-- DATASET ENTRIES follows --
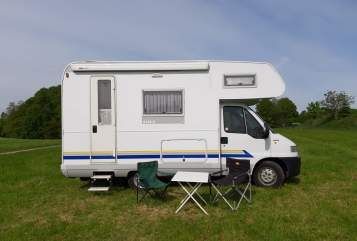 Hire a motorhome in Steinhöring from private owners| Fiat Ducato Rudi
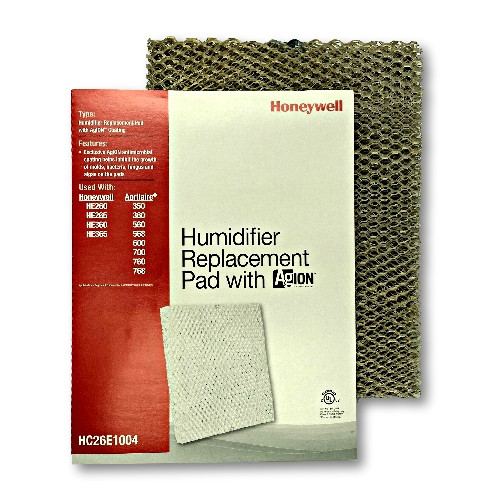 Honeywell HC26E1004 14x10 humidifier pad with Agion anti microbial shield for use in furnace and heat pump humidifiers.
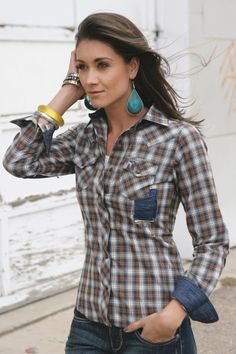 Southern Thread COWGIRL Plaid Denim Patches Stitching Sexy Shirt Western M NWT #southernthread #Western super cute top!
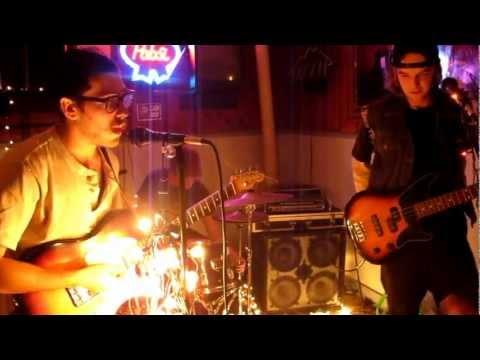 MUSIC BAND @ DINO'S BAR IN NASHVILLE, TN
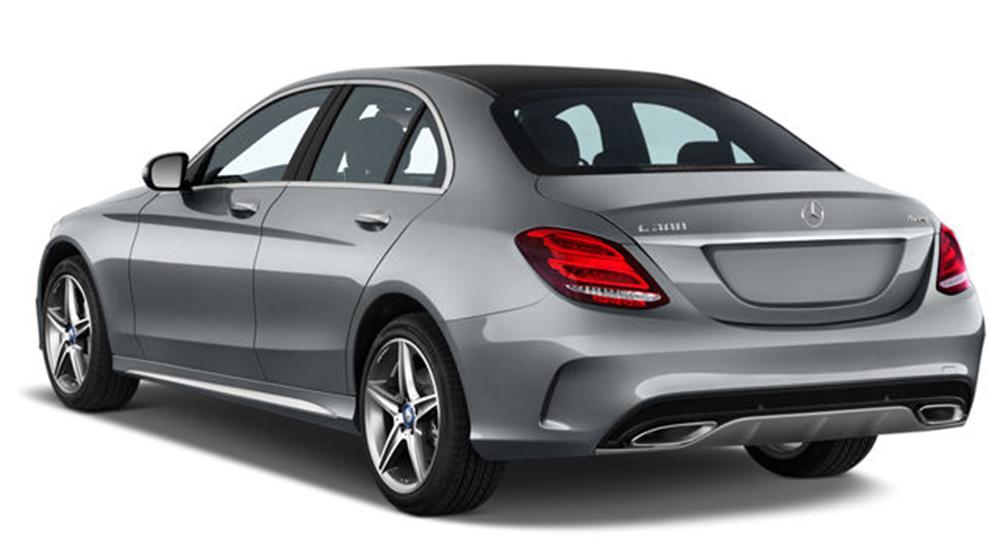 Mercedes-Benz_C-Class_2016_IIHS (6).jpg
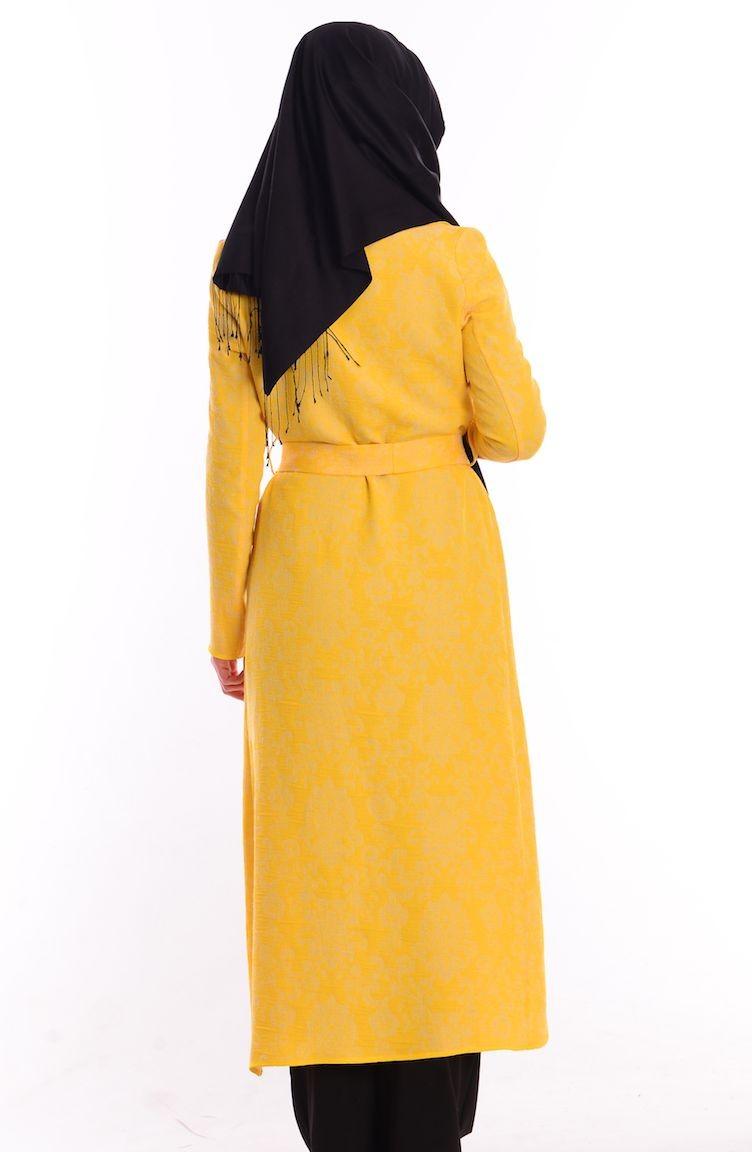 Yellow Cape 3562704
-- DATASET ENTRIES concluded --
From the first line to the last, write out the data exactly, dropping any pictures.

§ TASK ANSWER
 Hire a motorhome in Steinhöring from private owners| Fiat Ducato Rudi
 Honeywell HC26E1004 14x10 humidifier pad with Agion anti microbial shield for use in furnace and heat pump humidifiers.
 Southern Thread COWGIRL Plaid Denim Patches Stitching Sexy Shirt Western M NWT #southernthread #Western super cute top!
 MUSIC BAND @ DINO'S BAR IN NASHVILLE, TN
 Mercedes-Benz_C-Class_2016_IIHS (6).jpg
 Yellow Cape 3562704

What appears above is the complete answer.